▶ **EXERCISE TASK**: Please print the following data line for line, with no changes.

======== STORED RECORDS ========

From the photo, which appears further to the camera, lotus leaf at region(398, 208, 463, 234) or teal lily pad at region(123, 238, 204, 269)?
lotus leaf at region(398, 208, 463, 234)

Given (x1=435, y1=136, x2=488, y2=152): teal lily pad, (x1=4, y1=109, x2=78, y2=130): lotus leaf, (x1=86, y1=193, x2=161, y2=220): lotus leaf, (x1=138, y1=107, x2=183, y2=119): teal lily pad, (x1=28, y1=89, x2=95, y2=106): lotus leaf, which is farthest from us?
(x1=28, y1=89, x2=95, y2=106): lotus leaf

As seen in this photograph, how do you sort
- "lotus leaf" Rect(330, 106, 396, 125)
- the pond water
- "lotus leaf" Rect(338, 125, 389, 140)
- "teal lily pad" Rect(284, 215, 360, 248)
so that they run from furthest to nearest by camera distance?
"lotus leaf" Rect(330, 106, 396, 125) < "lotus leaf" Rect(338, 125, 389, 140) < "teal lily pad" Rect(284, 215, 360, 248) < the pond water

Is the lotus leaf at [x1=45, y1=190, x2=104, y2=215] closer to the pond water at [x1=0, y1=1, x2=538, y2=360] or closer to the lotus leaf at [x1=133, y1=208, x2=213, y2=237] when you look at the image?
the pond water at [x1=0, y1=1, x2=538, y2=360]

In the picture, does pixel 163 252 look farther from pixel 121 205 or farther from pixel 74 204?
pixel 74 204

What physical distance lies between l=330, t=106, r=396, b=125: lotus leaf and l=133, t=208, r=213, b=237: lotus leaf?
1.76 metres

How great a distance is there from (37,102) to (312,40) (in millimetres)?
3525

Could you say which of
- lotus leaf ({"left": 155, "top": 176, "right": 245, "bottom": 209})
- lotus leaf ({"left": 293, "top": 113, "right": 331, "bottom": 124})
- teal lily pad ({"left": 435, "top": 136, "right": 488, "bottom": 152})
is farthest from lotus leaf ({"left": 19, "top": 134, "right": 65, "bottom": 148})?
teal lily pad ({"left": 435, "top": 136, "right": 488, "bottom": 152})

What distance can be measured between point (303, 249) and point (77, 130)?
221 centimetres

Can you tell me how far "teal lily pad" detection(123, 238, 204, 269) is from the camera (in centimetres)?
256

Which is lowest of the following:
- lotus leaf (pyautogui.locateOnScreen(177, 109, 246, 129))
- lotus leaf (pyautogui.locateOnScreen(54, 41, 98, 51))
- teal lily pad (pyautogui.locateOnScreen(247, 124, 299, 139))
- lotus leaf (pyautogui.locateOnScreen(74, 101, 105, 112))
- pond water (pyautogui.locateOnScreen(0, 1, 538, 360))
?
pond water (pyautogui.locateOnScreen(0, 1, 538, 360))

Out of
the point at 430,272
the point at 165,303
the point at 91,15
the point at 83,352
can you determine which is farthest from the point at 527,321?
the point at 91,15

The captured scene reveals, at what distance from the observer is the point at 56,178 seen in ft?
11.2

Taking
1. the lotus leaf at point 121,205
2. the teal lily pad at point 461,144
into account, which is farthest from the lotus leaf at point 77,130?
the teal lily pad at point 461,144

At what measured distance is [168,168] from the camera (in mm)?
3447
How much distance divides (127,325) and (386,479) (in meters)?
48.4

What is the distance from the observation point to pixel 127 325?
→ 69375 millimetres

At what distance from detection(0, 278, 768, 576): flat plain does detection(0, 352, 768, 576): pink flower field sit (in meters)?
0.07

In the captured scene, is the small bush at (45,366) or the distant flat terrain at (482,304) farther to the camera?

========

▶ **SOLUTION TO THIS PROBLEM**:
From the photo, which appears further to the camera, lotus leaf at region(398, 208, 463, 234) or teal lily pad at region(123, 238, 204, 269)?
lotus leaf at region(398, 208, 463, 234)

Given (x1=435, y1=136, x2=488, y2=152): teal lily pad, (x1=4, y1=109, x2=78, y2=130): lotus leaf, (x1=86, y1=193, x2=161, y2=220): lotus leaf, (x1=138, y1=107, x2=183, y2=119): teal lily pad, (x1=28, y1=89, x2=95, y2=106): lotus leaf, which is farthest from us?
(x1=28, y1=89, x2=95, y2=106): lotus leaf

As seen in this photograph, how do you sort
- "lotus leaf" Rect(330, 106, 396, 125)
- the pond water
- "lotus leaf" Rect(338, 125, 389, 140)
- "teal lily pad" Rect(284, 215, 360, 248)
so that they run from furthest to nearest by camera distance?
"lotus leaf" Rect(330, 106, 396, 125) < "lotus leaf" Rect(338, 125, 389, 140) < "teal lily pad" Rect(284, 215, 360, 248) < the pond water

Is the lotus leaf at [x1=45, y1=190, x2=104, y2=215] closer to the pond water at [x1=0, y1=1, x2=538, y2=360] or closer to the lotus leaf at [x1=133, y1=208, x2=213, y2=237] when you look at the image?
the pond water at [x1=0, y1=1, x2=538, y2=360]

In the picture, does pixel 163 252 look farther from pixel 121 205 or farther from pixel 74 204?
pixel 74 204

What physical distance lies between l=330, t=106, r=396, b=125: lotus leaf and l=133, t=208, r=213, b=237: lotus leaf?
1.76 metres

How great a distance is there from (37,102) to (312,40) (in millimetres)?
3525

Could you say which of
- lotus leaf ({"left": 155, "top": 176, "right": 245, "bottom": 209})
- lotus leaf ({"left": 293, "top": 113, "right": 331, "bottom": 124})
- teal lily pad ({"left": 435, "top": 136, "right": 488, "bottom": 152})
is farthest from lotus leaf ({"left": 19, "top": 134, "right": 65, "bottom": 148})?
teal lily pad ({"left": 435, "top": 136, "right": 488, "bottom": 152})

What distance can be measured between point (303, 249) and point (77, 130)?
221 centimetres

Can you tell me how far "teal lily pad" detection(123, 238, 204, 269) is from the camera (in centimetres)?
256

Which is lowest of the following:
- lotus leaf (pyautogui.locateOnScreen(177, 109, 246, 129))
- lotus leaf (pyautogui.locateOnScreen(54, 41, 98, 51))
- teal lily pad (pyautogui.locateOnScreen(247, 124, 299, 139))
- lotus leaf (pyautogui.locateOnScreen(74, 101, 105, 112))
- pond water (pyautogui.locateOnScreen(0, 1, 538, 360))
?
pond water (pyautogui.locateOnScreen(0, 1, 538, 360))

Out of
the point at 430,272
the point at 165,303
the point at 91,15
the point at 83,352
can you determine which is farthest from the point at 527,321?
the point at 91,15

The captured scene reveals, at what distance from the observer is the point at 56,178 seen in ft?
11.2

Taking
1. the lotus leaf at point 121,205
2. the teal lily pad at point 461,144
into account, which is farthest from the lotus leaf at point 77,130?
the teal lily pad at point 461,144

At what measured distance is [168,168] from the camera (in mm)?
3447
How much distance divides (127,325) and (386,479) (in meters)?
48.4

What is the distance from the observation point to pixel 127 325?
→ 69375 millimetres

At what distance from detection(0, 278, 768, 576): flat plain does detection(0, 352, 768, 576): pink flower field sit (in meters)?
0.07

In the captured scene, is the small bush at (45,366) or the distant flat terrain at (482,304) farther to the camera?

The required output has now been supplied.